Inflation last year was 40% and is expected to be about the same this year. Oil revenues last year were $9 billion, down from $19 billion in 1980. Venezuela spent 46% of its total export earnings in 1987 to service its $30-billion foreign debt.

One man taking much of the blame for the current economic difficulties is President Jaime Lusinchi, who took office at the beginning of 1984 and has been unable to stop the ravages of inflation. His prestige has suffered additional erosion from a scandal centering on a politically powerful mistress and bitter divorce proceedings.


Lusinchi is dumping his wife for the mistress, Blanca Ibanez, who is also his official secretary and unofficial political adviser. Having a mistress is hardly scandalous in Venezuela, where it is widely admired as a sign of virility. But many Venezuelans object to the power and influence that Ibanez has gained from her relationship with the president.

“Blanca practically has Cabinet status,” observed a foreign diplomat.

Engulfed in Controversy

The scandal may have cost Lusinchi points in an unsuccessful bid to get his Democratic Action party to nominate former Interior Minister Octavio Lepage Barretto as its candidate for presidential elections scheduled Dec. 4. Lusinchi is barred by the constitution from succeeding himself.

Instead of Lepage, Democratic Action nominated former President Carlos Andres Perez, 66. When Perez left office in 1979, his administration was engulfed in controversy over heavy spending and corruption, but today he holds a strong lead in opinion polls.

Perez’s only serious competition is Eduardo Fernandez, 47, a Social Christian lawyer and economist. Fernandez has adopted a nickname, “The Tiger,” to pep up his image, but he lacks the personal appeal of Perez.

Fernandez’s party, known officially by the acronym COPEI, chose him as its candidate over former President Rafael Caldera, one of Venezuela’s most prestigious politicians, and Caldera so far has done little to help in the campaign. Fernandez also is handicapped by unkind memories of COPEI’s last administration, when President Luis Herrera Campins watched helplessly as the oil-price collapse devastated the Venezuelan economy early in the 1980s.

Both Parties Tainted

While corruption is an issue that taints both parties, its stain seems darkest at the moment on the Democratic Action party. When Perez was in power, a group of cronies known as the “12 Apostles” became notorious for questionable dealings. And under Lusinchi, a bureau of the Finance Ministry has been selling dollars to importers at a “preferential” exchange rate, which is less than half the free-market rate, and charging under-the-table fees.


“Everyone knows this is going on,” said a foreign diplomat. The fees are said to go into a political slush fund that party chieftains draw from.

Analysts say both parties are ruled by what are called cogollos , powerful cliques of 10 to 15 political bosses who make decisions behind the scenes and impose them on the party membership.

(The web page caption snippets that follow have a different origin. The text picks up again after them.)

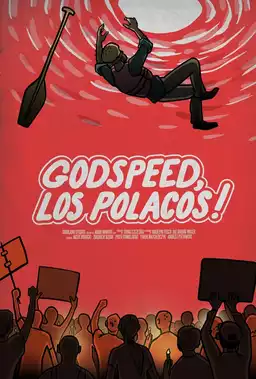 Godspeed, Los Polacos!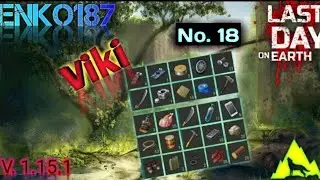 Raid Viki base Last Day on Earth v1.15.1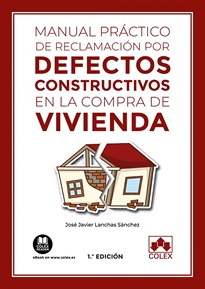 Books Frontpage Manual práctico de reclamación por defectos constructivos en la compra de vivienda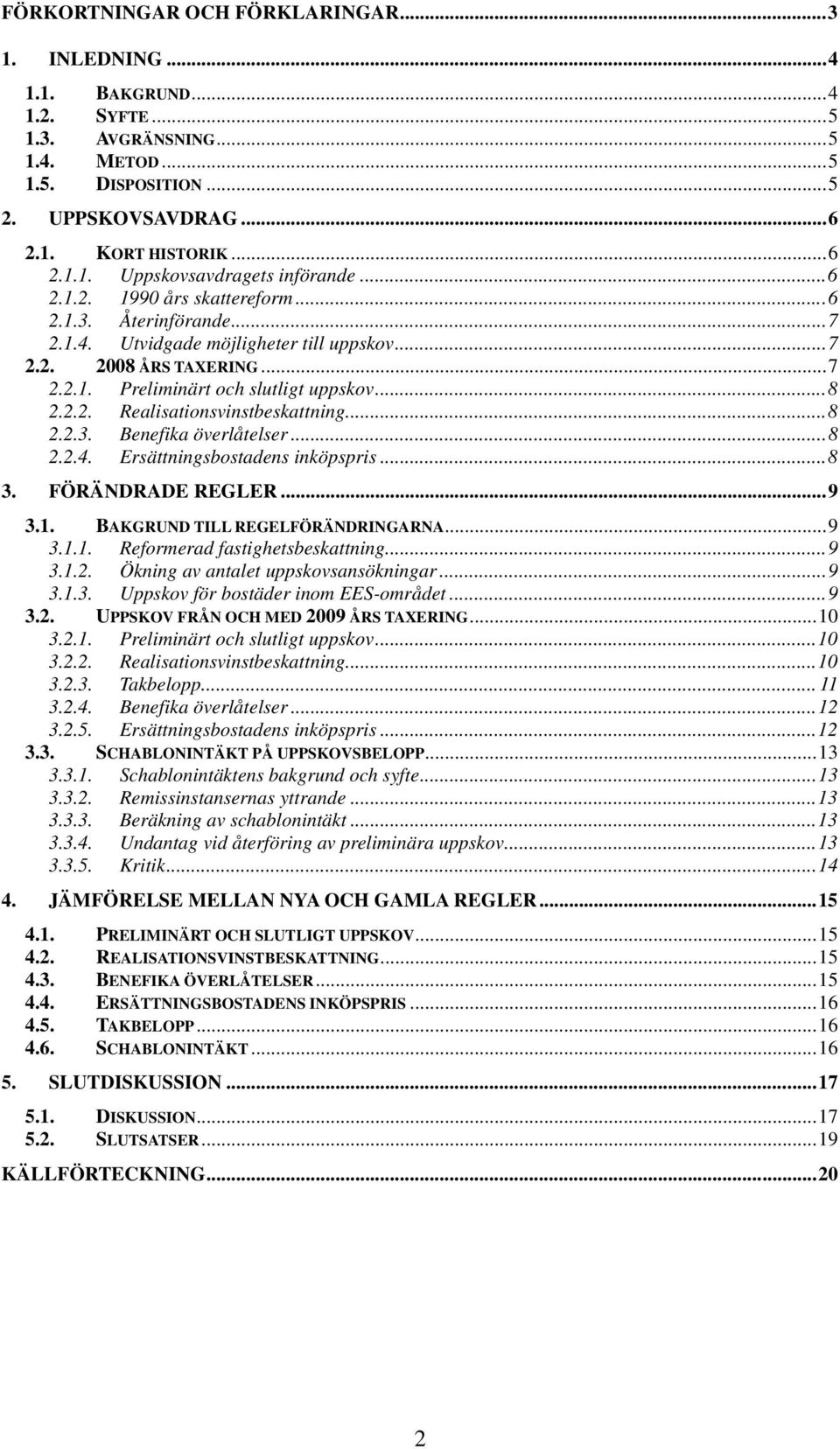 ..8 2.2.3. Benefika överlåtelser...8 2.2.4. Ersättningsbostadens inköpspris...8 3. FÖRÄNDRADE REGLER...9 3.1. BAKGRUND TILL REGELFÖRÄNDRINGARNA...9 3.1.1. Reformerad fastighetsbeskattning...9 3.1.2. Ökning av antalet uppskovsansökningar.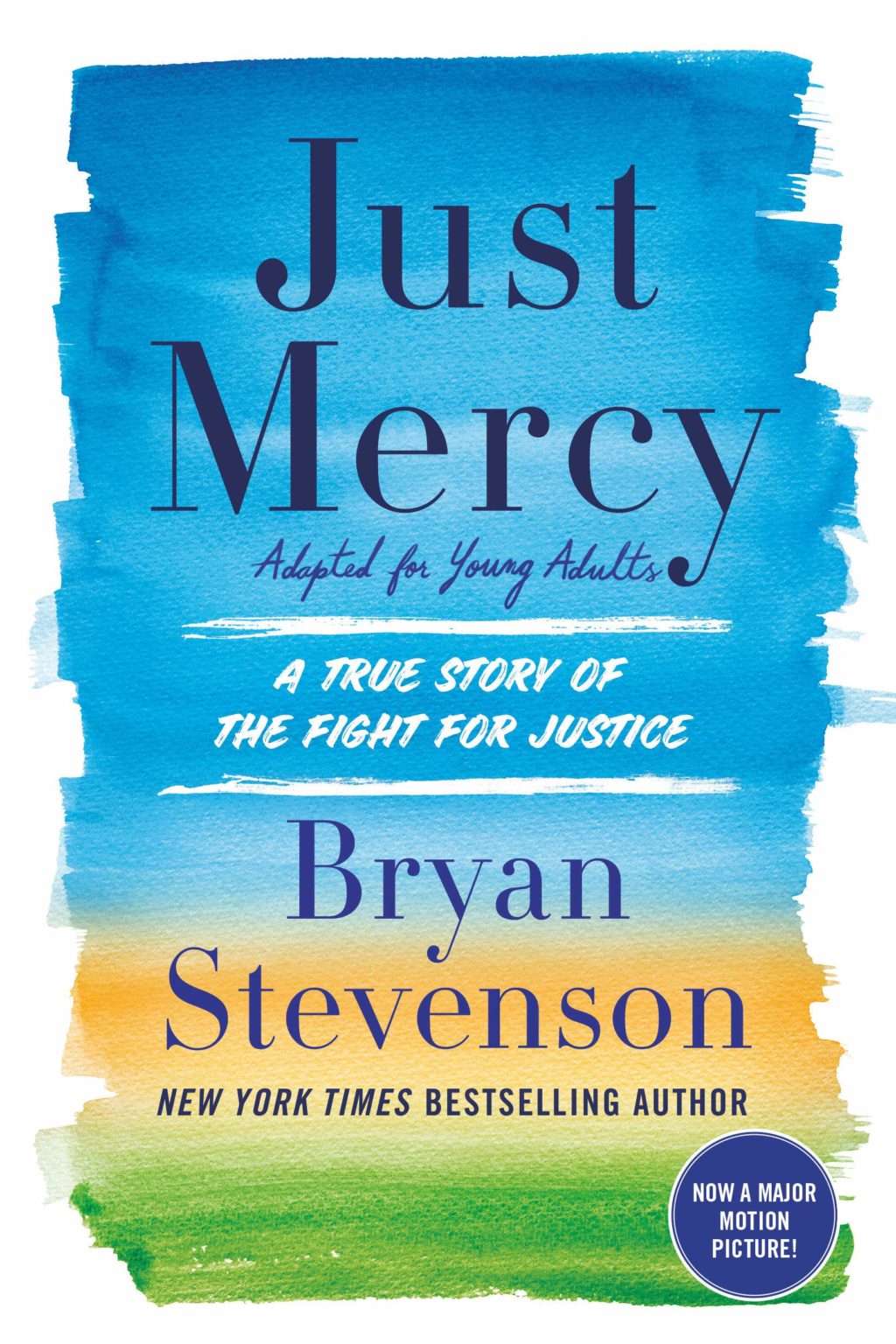 Just Mercy Adapted for Young Readers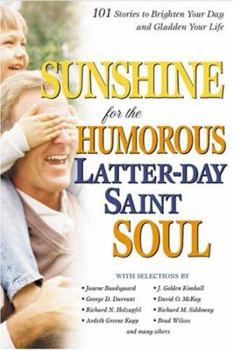Hardcover Sunshine for the Humorous Latter-Day Saint Soul Book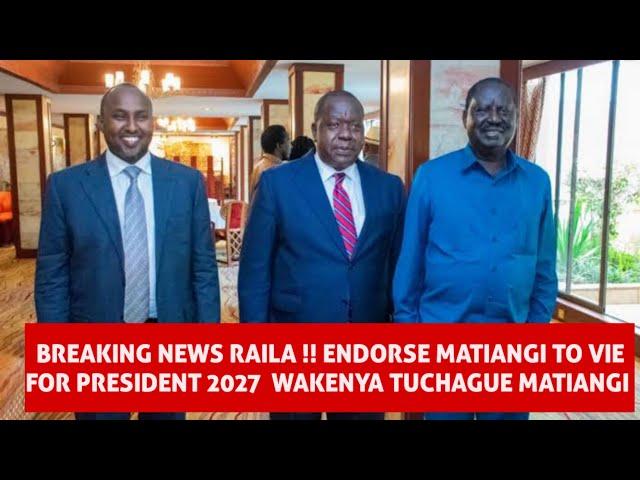 BREAKING NEWS !! RAILA ENDORSE MATIANGI TO VIE FOR PRESIDENT 2027 MATIANGI NDIO ATAKUWA RAIS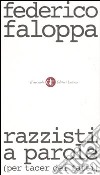 Razzisti a parole (per tacer dei fatti) libro di Faloppa Federico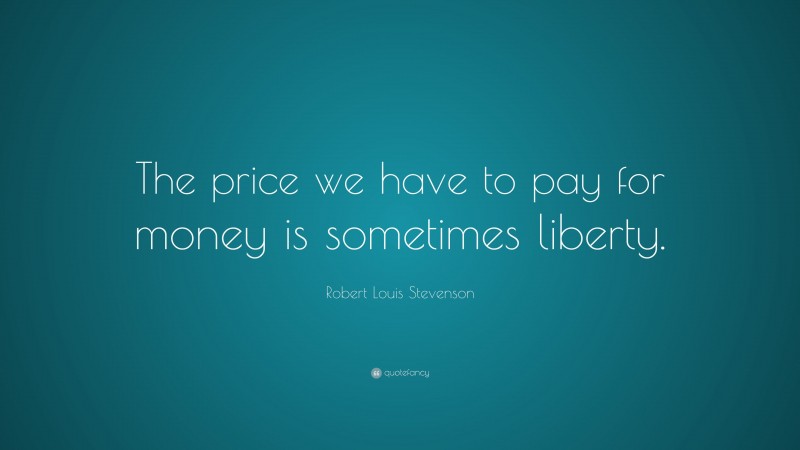 Robert Louis Stevenson Quote: “The price we have to pay for money is sometimes liberty.”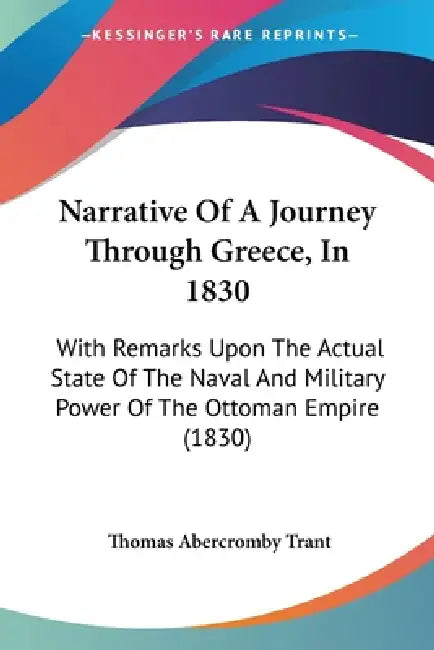 Narrative Of A Journey Through Greece, In 1830: With Remarks Upon The Actual State Of The Naval And Military Power Of The Ottoman Empire (1830) by Thomas Abercromby Trant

“The citizens are too far from the decision-making centers,” said Teodoro Petkoff, a former guerrilla who is the presidential candidate of Movement to Socialism, a small socialist party. “The decision centers are occupied by the parties.”

Only the president is more powerful than the cogollo . Checks and balances are weak or absent, vesting king-like authority in the five-year presidency.

‘A 5-Year Monarchy’

“In Venezuela, there is no representative democracy,” said Rodolfo Schmidt, editor of a daily economic newspaper. “What there is, is a five-year monarchy.”

It is the cogollo system and the centralization of power that reformers are most intent on changing. Presidential candidates Perez and Fernandez have vowed to support reforms, evidence that the movement for change has popular support. But skeptics predict that the cogollos will use all their power to prevent any changes that would take it away.